Sementara pada periode Ramadan ini terjadi peningkatan permintaan komoditas pangan. “Inflasi umum yang meningkat ke 2,75% (yoy), sebagian besar dipengaruhi naiknya harga pangan akibat kombinasi tekanan dari sisi permintaan dan pasokan,” terangnya.

Lainnya, inflasi AS secara tidak terduga meningkat ke 3,2% (yoy) di Februari 2024. Hal ini menunjukkan tantangan yang semakin sulit dihadapi oleh the Fed dalam fase akhir untuk menurunkan angka inflasi. 

Lebih lanjut, tingkat pengangguran AS juga meningkat ke 3,9% di Februari 2024 dari 3,7% di bulan sebelumnya. 

“Kenaikan inflasi yang tidak terduga ini mendorong munculnya sentimen bahwa The Fed harus menunda penurunan suku bunga acuan dari titik tertingginya dalam 23 tahun terakhir,” urainya.

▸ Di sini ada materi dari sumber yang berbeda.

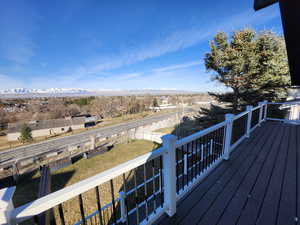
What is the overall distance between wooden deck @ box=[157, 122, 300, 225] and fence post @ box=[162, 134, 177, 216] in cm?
16

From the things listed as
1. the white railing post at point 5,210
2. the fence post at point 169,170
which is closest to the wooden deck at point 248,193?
the fence post at point 169,170

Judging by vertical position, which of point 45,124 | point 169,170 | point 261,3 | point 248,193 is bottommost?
point 45,124

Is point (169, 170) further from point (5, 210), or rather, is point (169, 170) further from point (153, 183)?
point (5, 210)

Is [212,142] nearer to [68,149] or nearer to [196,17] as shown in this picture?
[196,17]

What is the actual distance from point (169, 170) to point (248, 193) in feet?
4.66

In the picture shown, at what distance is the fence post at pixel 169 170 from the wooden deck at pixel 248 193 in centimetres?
16

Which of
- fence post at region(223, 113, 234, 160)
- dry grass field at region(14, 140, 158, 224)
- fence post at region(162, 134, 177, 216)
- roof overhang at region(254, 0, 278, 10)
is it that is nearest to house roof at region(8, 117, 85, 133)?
dry grass field at region(14, 140, 158, 224)

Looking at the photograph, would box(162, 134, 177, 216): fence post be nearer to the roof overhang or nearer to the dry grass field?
the roof overhang

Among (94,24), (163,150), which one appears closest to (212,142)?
(163,150)

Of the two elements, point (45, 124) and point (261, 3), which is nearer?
point (261, 3)

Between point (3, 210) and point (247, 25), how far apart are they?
466 inches

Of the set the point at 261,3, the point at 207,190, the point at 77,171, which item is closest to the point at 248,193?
the point at 207,190

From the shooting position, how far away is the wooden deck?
1.56 metres

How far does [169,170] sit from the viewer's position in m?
1.52
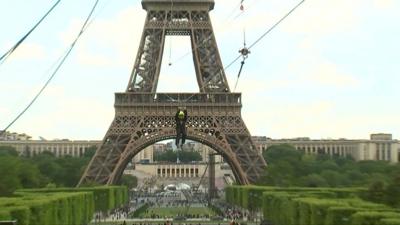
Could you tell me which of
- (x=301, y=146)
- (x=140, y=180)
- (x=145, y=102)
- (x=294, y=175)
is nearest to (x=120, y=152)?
(x=145, y=102)

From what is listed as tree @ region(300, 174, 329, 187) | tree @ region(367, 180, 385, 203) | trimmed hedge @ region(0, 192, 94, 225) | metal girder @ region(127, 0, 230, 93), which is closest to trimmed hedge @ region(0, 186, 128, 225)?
trimmed hedge @ region(0, 192, 94, 225)

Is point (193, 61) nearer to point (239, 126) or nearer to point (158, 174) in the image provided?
point (239, 126)

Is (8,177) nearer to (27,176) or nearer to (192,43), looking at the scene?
(27,176)

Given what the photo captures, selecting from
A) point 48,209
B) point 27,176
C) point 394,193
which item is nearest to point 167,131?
point 27,176

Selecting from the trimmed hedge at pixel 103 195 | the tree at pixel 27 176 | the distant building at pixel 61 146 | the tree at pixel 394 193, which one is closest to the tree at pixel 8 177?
the trimmed hedge at pixel 103 195

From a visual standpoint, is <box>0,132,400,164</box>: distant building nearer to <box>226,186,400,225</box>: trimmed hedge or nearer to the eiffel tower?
the eiffel tower
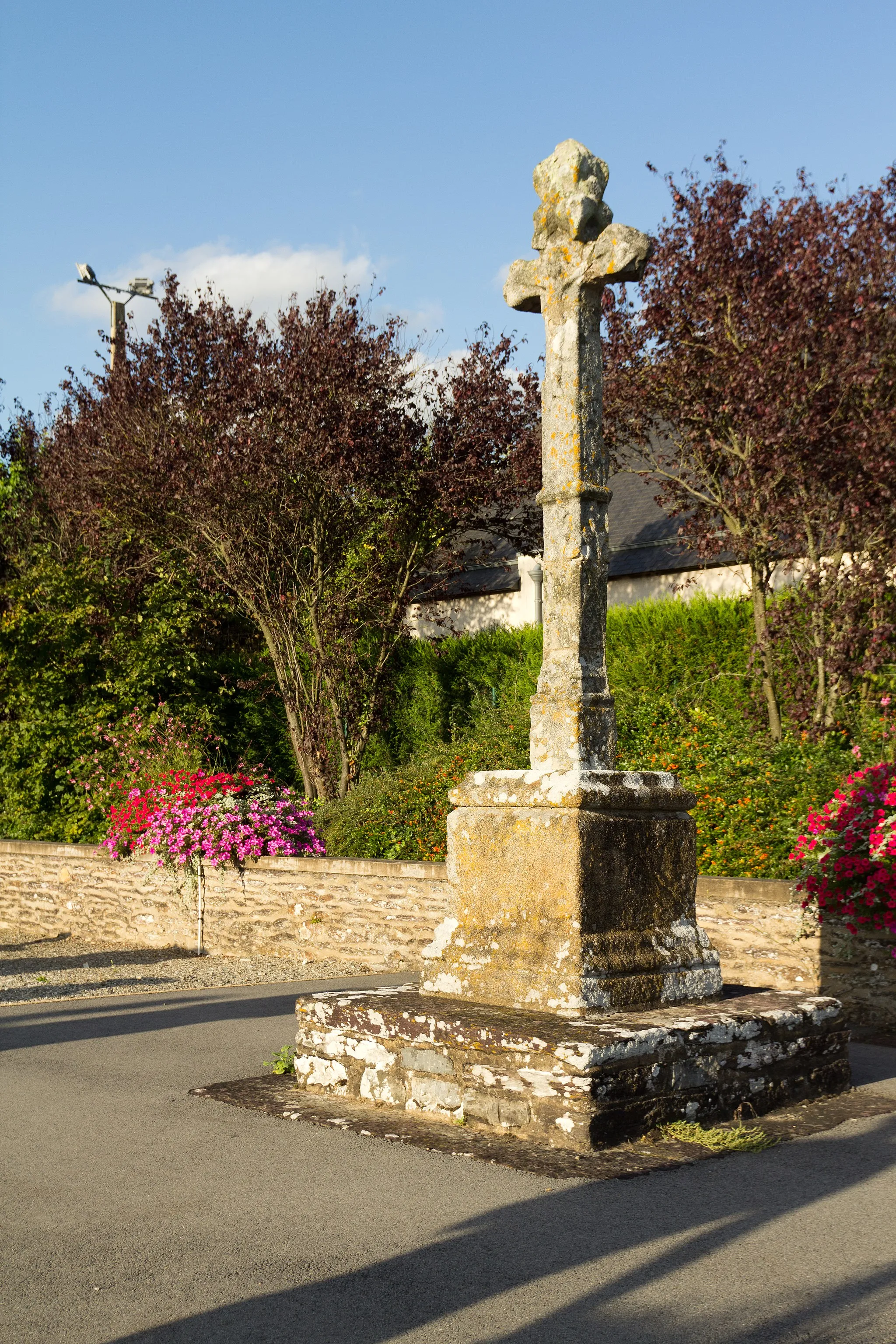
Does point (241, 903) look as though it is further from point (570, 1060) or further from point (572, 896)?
point (570, 1060)

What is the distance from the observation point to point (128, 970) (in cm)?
1031

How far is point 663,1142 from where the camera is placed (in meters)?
4.69

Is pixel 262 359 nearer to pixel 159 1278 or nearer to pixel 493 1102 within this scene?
pixel 493 1102

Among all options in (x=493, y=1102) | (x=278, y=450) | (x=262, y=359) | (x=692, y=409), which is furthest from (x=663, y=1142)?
(x=262, y=359)

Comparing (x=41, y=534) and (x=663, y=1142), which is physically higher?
(x=41, y=534)

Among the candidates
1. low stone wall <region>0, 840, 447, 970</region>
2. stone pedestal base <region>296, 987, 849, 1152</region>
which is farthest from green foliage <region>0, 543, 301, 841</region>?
stone pedestal base <region>296, 987, 849, 1152</region>

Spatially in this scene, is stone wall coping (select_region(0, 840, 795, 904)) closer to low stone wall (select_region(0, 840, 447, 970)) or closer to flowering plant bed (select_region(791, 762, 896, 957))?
low stone wall (select_region(0, 840, 447, 970))

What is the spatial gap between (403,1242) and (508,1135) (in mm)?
1155

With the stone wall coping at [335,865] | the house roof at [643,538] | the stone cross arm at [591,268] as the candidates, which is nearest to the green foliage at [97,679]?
the stone wall coping at [335,865]

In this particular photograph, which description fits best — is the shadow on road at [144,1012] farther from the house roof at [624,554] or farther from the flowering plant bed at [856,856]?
the house roof at [624,554]

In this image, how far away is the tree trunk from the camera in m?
11.3

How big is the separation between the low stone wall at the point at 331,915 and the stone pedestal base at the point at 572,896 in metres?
1.66

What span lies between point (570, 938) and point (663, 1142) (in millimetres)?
865

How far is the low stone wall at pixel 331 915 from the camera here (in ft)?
25.1
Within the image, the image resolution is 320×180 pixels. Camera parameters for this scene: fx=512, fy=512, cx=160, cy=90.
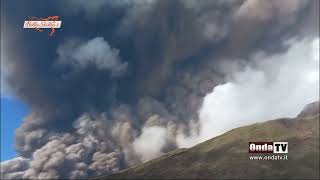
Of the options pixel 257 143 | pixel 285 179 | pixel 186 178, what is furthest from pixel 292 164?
pixel 186 178

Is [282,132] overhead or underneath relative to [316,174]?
overhead

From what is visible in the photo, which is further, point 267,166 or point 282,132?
point 282,132

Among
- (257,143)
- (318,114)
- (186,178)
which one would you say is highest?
(318,114)

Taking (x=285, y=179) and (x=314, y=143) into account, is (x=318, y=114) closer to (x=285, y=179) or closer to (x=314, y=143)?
(x=314, y=143)

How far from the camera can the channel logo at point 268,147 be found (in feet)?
562

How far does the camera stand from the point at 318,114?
198m

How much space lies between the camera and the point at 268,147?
17300cm

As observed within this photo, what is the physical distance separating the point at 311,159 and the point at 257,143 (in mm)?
24157

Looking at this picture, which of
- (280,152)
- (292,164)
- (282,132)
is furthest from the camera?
(282,132)

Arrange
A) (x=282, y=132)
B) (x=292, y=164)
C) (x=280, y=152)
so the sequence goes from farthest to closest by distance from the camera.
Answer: (x=282, y=132) < (x=292, y=164) < (x=280, y=152)

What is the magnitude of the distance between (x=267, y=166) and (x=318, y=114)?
3708 cm

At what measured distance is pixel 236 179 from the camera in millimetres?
199000

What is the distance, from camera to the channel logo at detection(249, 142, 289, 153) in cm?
17125

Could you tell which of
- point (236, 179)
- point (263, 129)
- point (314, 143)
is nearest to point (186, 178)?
point (236, 179)
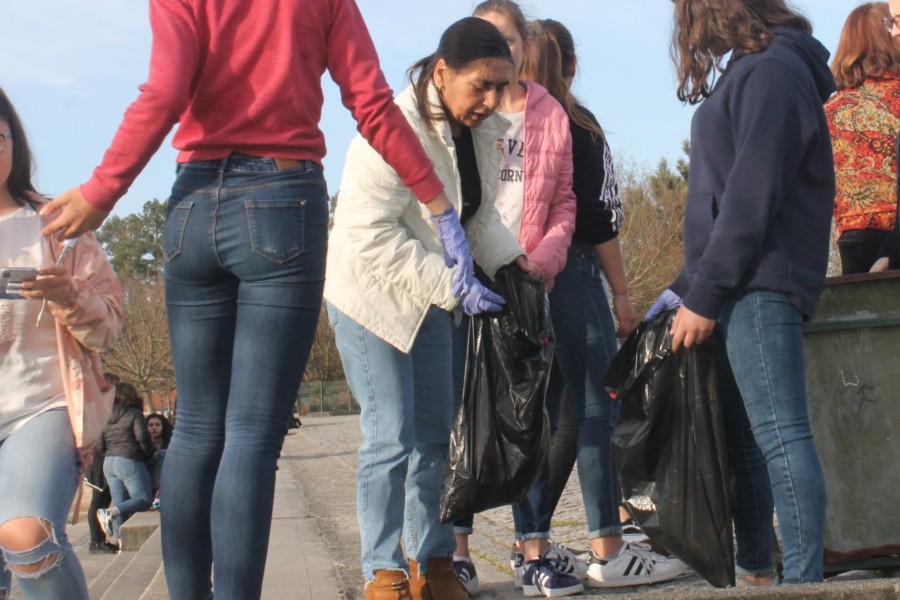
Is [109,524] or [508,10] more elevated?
[508,10]

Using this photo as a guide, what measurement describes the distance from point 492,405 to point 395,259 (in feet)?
2.02

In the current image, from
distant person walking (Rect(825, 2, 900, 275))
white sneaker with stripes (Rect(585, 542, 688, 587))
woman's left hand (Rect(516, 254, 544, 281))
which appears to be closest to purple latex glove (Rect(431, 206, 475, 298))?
woman's left hand (Rect(516, 254, 544, 281))

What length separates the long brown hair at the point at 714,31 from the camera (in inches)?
145

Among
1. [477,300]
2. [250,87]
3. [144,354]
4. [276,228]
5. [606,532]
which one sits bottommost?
[144,354]

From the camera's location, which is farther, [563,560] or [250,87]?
[563,560]

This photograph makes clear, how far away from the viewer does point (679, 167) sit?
5028cm

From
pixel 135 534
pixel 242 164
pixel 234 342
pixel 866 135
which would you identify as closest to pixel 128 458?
pixel 135 534

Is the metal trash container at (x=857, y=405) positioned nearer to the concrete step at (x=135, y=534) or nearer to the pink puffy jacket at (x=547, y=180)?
the pink puffy jacket at (x=547, y=180)

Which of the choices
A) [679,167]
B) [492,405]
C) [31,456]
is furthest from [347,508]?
[679,167]

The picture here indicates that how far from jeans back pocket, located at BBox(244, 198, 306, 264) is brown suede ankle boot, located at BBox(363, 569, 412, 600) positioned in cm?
130

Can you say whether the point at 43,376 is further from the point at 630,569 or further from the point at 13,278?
the point at 630,569

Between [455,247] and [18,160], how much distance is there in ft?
4.39

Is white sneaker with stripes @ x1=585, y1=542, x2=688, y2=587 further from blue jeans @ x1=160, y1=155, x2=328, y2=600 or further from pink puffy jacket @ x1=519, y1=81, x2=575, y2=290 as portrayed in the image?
blue jeans @ x1=160, y1=155, x2=328, y2=600

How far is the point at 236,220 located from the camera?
2.91 meters
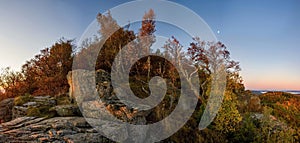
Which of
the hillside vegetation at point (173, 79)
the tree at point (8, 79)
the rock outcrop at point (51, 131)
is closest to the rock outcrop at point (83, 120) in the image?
the rock outcrop at point (51, 131)

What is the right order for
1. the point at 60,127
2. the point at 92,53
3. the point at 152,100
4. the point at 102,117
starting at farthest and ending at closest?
the point at 92,53 → the point at 152,100 → the point at 102,117 → the point at 60,127

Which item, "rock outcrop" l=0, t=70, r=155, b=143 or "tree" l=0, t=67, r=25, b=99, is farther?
"tree" l=0, t=67, r=25, b=99

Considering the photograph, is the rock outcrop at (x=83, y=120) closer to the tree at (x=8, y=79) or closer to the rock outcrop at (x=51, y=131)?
the rock outcrop at (x=51, y=131)

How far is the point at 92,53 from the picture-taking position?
47.6ft

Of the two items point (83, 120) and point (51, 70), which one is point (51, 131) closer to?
point (83, 120)

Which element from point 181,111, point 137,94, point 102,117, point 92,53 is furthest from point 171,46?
point 102,117

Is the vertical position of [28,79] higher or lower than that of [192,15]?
lower

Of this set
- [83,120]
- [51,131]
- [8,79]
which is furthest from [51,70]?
[51,131]

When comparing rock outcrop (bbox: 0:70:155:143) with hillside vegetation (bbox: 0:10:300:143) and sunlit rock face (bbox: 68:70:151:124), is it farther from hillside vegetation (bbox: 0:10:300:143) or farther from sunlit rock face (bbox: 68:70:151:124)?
hillside vegetation (bbox: 0:10:300:143)

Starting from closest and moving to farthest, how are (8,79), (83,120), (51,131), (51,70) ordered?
(51,131) → (83,120) → (51,70) → (8,79)

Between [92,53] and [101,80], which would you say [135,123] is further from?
[92,53]

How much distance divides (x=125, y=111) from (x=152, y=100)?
Result: 7.02 ft

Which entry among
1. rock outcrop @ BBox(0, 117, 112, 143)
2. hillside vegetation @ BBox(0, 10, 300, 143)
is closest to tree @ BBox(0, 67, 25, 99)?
hillside vegetation @ BBox(0, 10, 300, 143)

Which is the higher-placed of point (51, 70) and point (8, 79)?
point (51, 70)
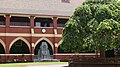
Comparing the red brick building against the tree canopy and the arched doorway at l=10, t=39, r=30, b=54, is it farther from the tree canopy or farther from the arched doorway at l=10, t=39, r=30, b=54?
the tree canopy

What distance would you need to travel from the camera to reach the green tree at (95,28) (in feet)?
83.5

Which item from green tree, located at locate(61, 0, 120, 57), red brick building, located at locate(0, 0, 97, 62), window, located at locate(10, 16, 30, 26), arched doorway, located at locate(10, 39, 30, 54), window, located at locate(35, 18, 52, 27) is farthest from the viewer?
window, located at locate(35, 18, 52, 27)

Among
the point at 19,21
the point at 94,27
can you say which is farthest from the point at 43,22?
the point at 94,27

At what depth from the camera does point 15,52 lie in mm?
50406

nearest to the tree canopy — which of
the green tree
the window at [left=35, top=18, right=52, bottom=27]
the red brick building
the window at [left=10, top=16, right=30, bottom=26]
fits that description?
the green tree

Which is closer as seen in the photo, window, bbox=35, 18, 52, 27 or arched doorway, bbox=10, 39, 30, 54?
arched doorway, bbox=10, 39, 30, 54

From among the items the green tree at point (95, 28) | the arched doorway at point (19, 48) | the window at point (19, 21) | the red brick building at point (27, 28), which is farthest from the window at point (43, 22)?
the green tree at point (95, 28)

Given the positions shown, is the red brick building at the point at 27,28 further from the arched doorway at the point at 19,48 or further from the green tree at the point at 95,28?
the green tree at the point at 95,28

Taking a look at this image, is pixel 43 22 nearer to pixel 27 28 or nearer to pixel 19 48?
pixel 27 28

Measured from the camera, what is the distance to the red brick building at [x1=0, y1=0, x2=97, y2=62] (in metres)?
48.7

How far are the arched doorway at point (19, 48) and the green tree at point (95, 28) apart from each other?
2256cm

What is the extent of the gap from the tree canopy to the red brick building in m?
21.1

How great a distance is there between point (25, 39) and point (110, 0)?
23.9 m


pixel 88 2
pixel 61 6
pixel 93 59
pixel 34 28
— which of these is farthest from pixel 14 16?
pixel 93 59
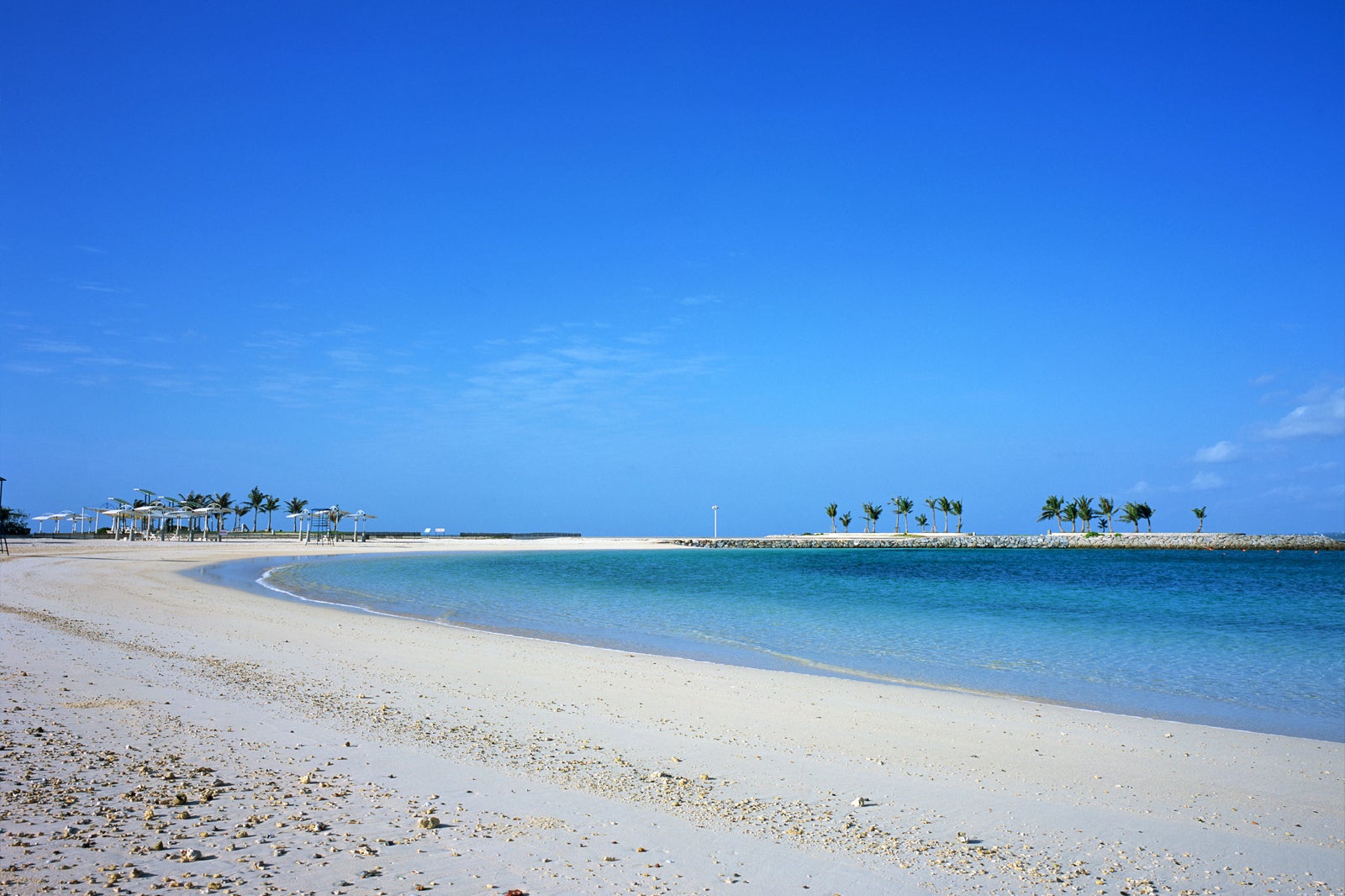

Sebelum rilis data inflasi terbaru, berbagai indikasi menunjukkan bahwa The Fed akan mulai menurunkan suku bunga acuannya di Juni 2024. 

Akan tetapi, naiknya inflasi meningkatkan kemungkinan bahwa waktu yang tepat untuk The Fed memangkas suku bunga acuannya tertunda hingga September tahun ini. 

Perkembangan ini membuat situasi di AS semakin kompleks, menyusul pemerintahan Biden yang cenderung ingin menurunkan biaya pinjaman ke level prapandemi secepatnya menjelang periode pemilu di AS.

Bergesernya sentimen ke arah penundaan pemangkasan suku bunga acuan oleh The Fed memicu arus modal keluar dari berbagai negara berkembang, termasuk Indonesia. Sejak pertengahan Februari, Indonesia mengalami arus modal keluar dari pasar obligasi sebesar US$1,39 miliar. 

“Tetapi, akibat semakin rendahnya porsi kepemilikan asing, intervensi aktif oleh BI, dan permintaan domestik yang masih solid cenderung membatasi dampak (negatif) dari arus modal keluar terhadap imbal hasil surat utang pemerintah,” paparnya.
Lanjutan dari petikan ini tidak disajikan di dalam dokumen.